RECORD EXTRACTS below:

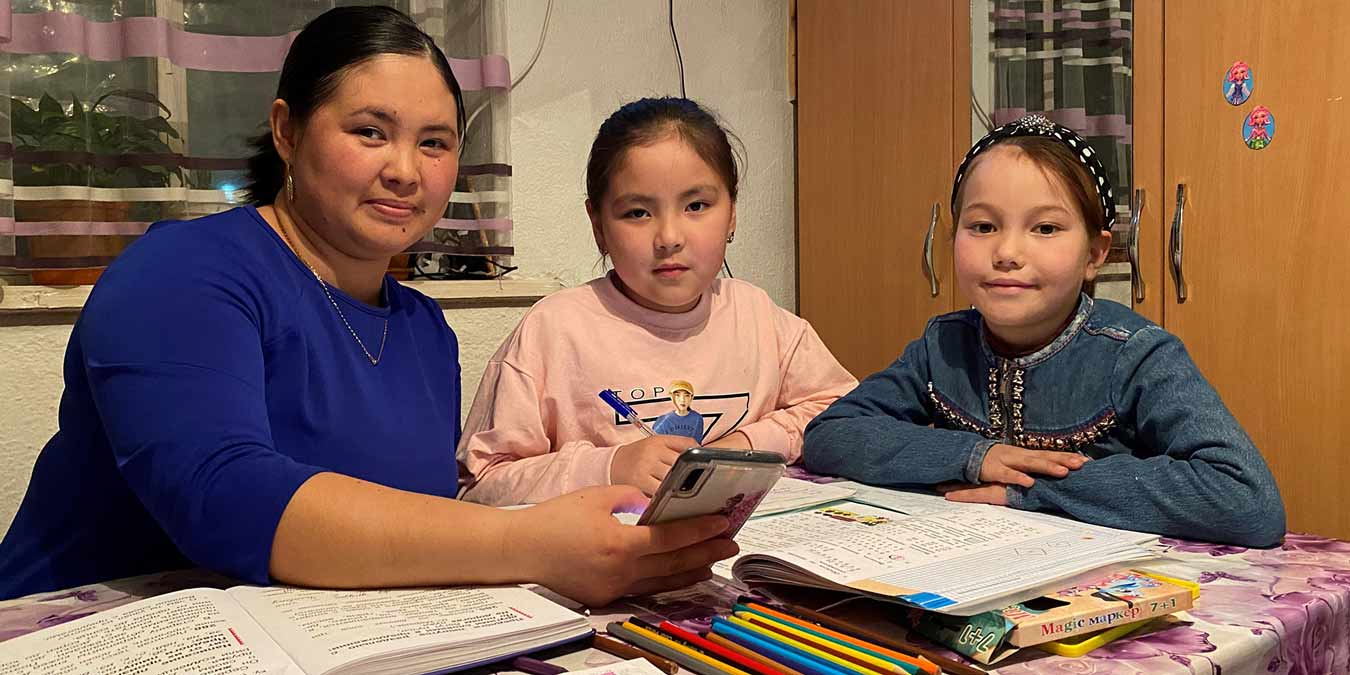 With no high speed internet connection, Meerim Arunova and her daughters work on remote lessons using only a mobile phone.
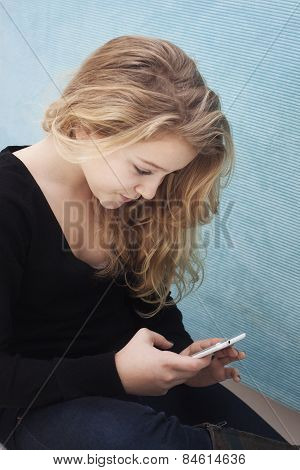 Teenager Wtih Mobile Taking A Selfie Or Writing An Sms
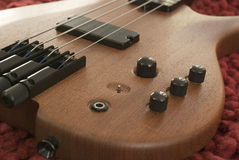 Bass guitar on red rug Royalty Free Stock Photos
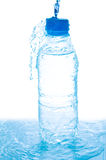 Water from bottle on white. Pouring water from bottle on white Royalty Free Stock Photo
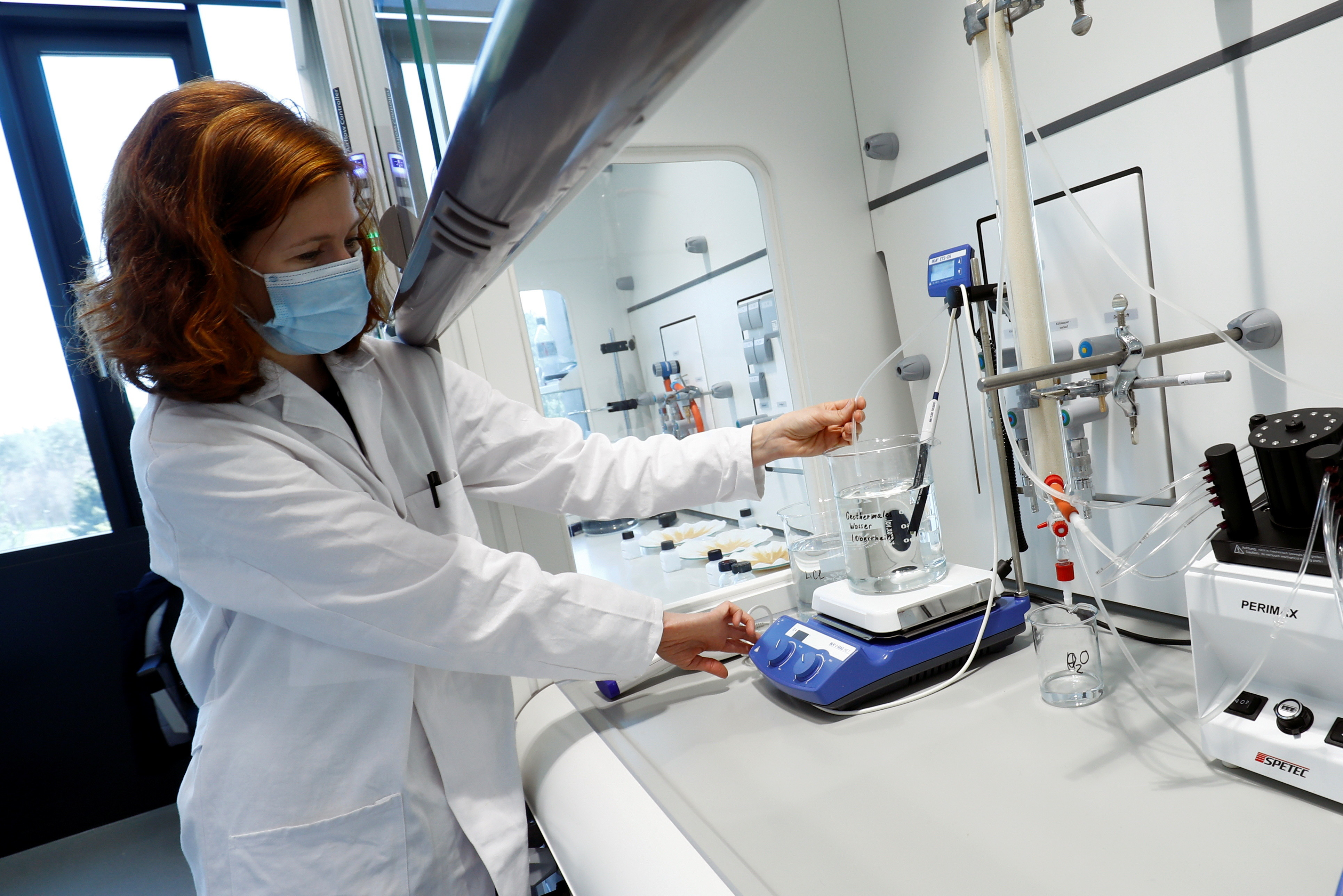 A woman dressed in a lab coat tends to a scientific experiment.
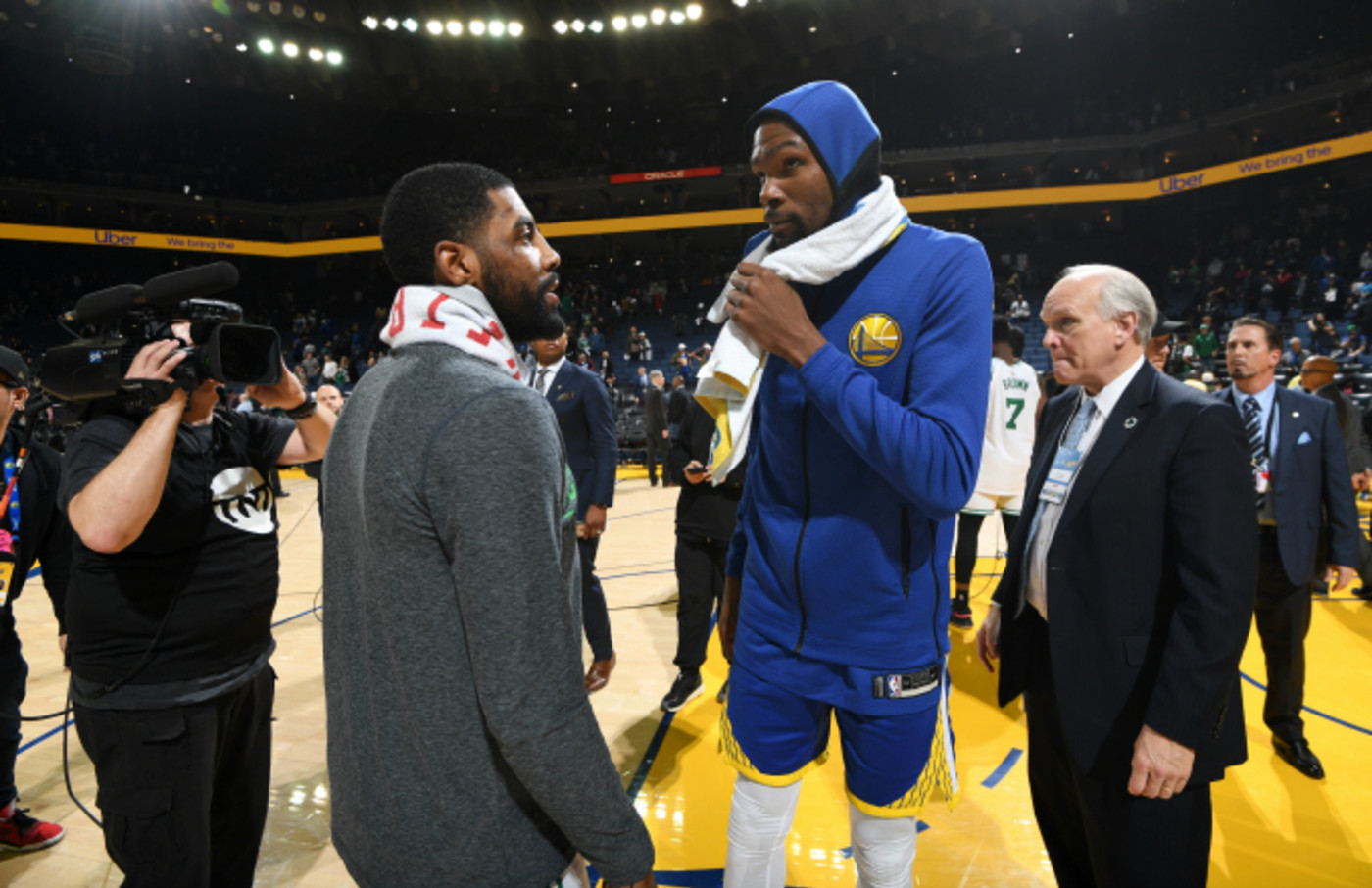Kyrie Irving #11 of the Boston Celtics speaks with Kevin Durant #35 of the Golden State Warriors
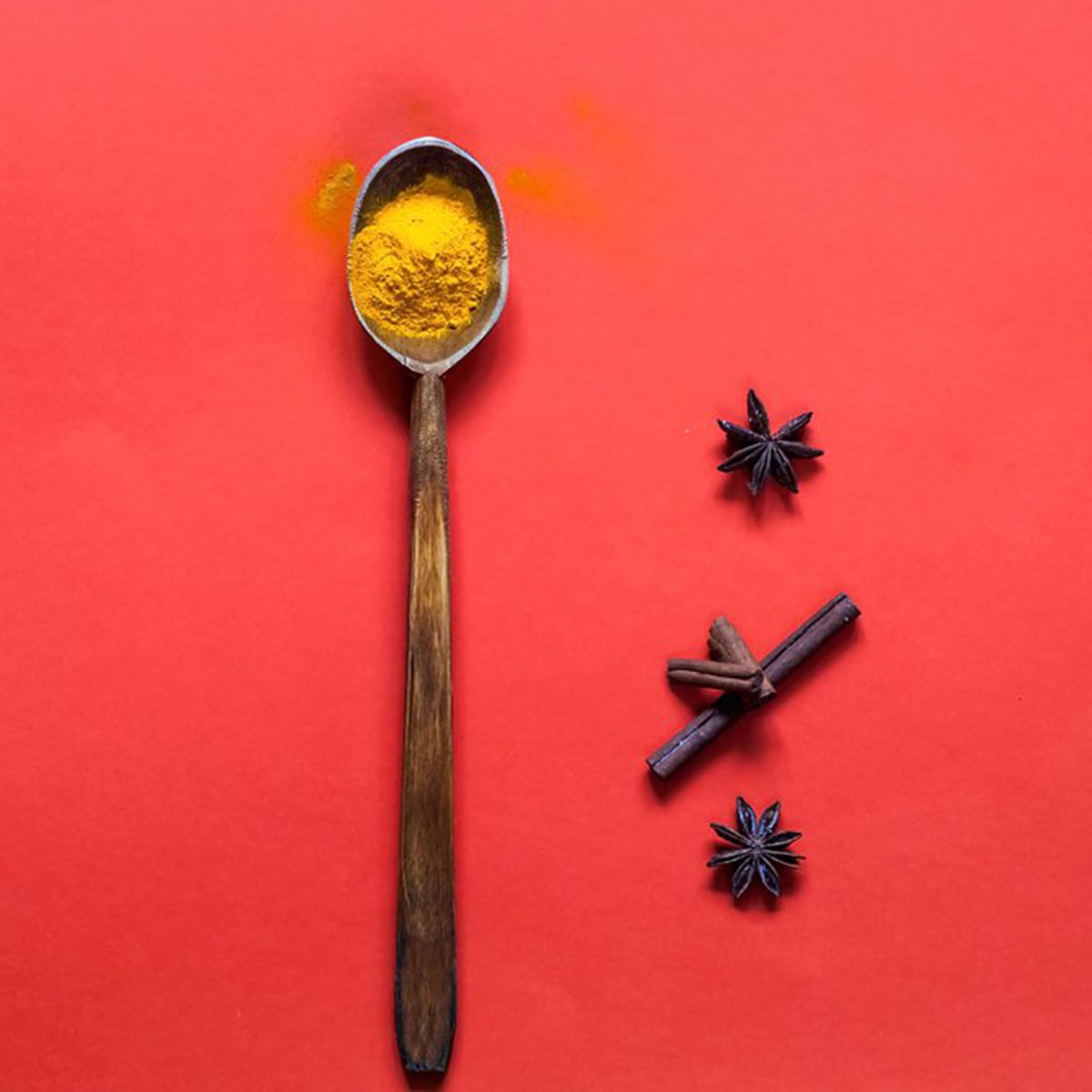 Turmeric in a spoon and star anise on the side against a red background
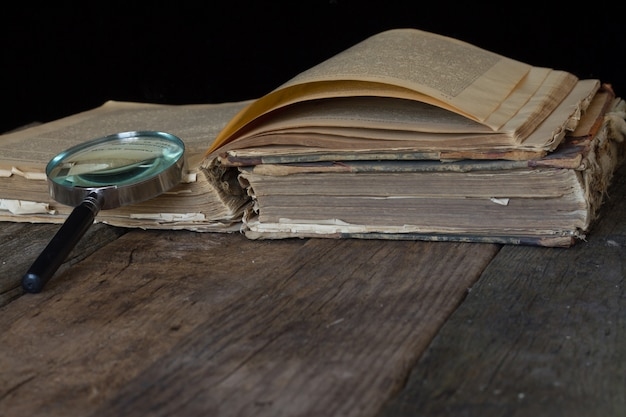 An old brown book and magnifying glass on rustic background. Premium Photo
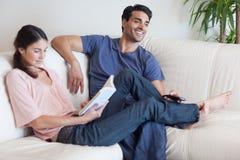 Kvinnaläsning en boka fördriver som henne, håller ögonen på makan televisionen Royaltyfri Foto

End of RECORD EXTRACTS.

● DIRECTIONS: Word for word, return the records shown above without their pictures.

● ANSWER TO THIS PROBLEM:
 With no high speed internet connection, Meerim Arunova and her daughters work on remote lessons using only a mobile phone.
 Teenager Wtih Mobile Taking A Selfie Or Writing An Sms
 Bass guitar on red rug Royalty Free Stock Photos
 Water from bottle on white. Pouring water from bottle on white Royalty Free Stock Photo
 A woman dressed in a lab coat tends to a scientific experiment.
Kyrie Irving #11 of the Boston Celtics speaks with Kevin Durant #35 of the Golden State Warriors
 Turmeric in a spoon and star anise on the side against a red background
 An old brown book and magnifying glass on rustic background. Premium Photo
 Kvinnaläsning en boka fördriver som henne, håller ögonen på makan televisionen Royaltyfri Foto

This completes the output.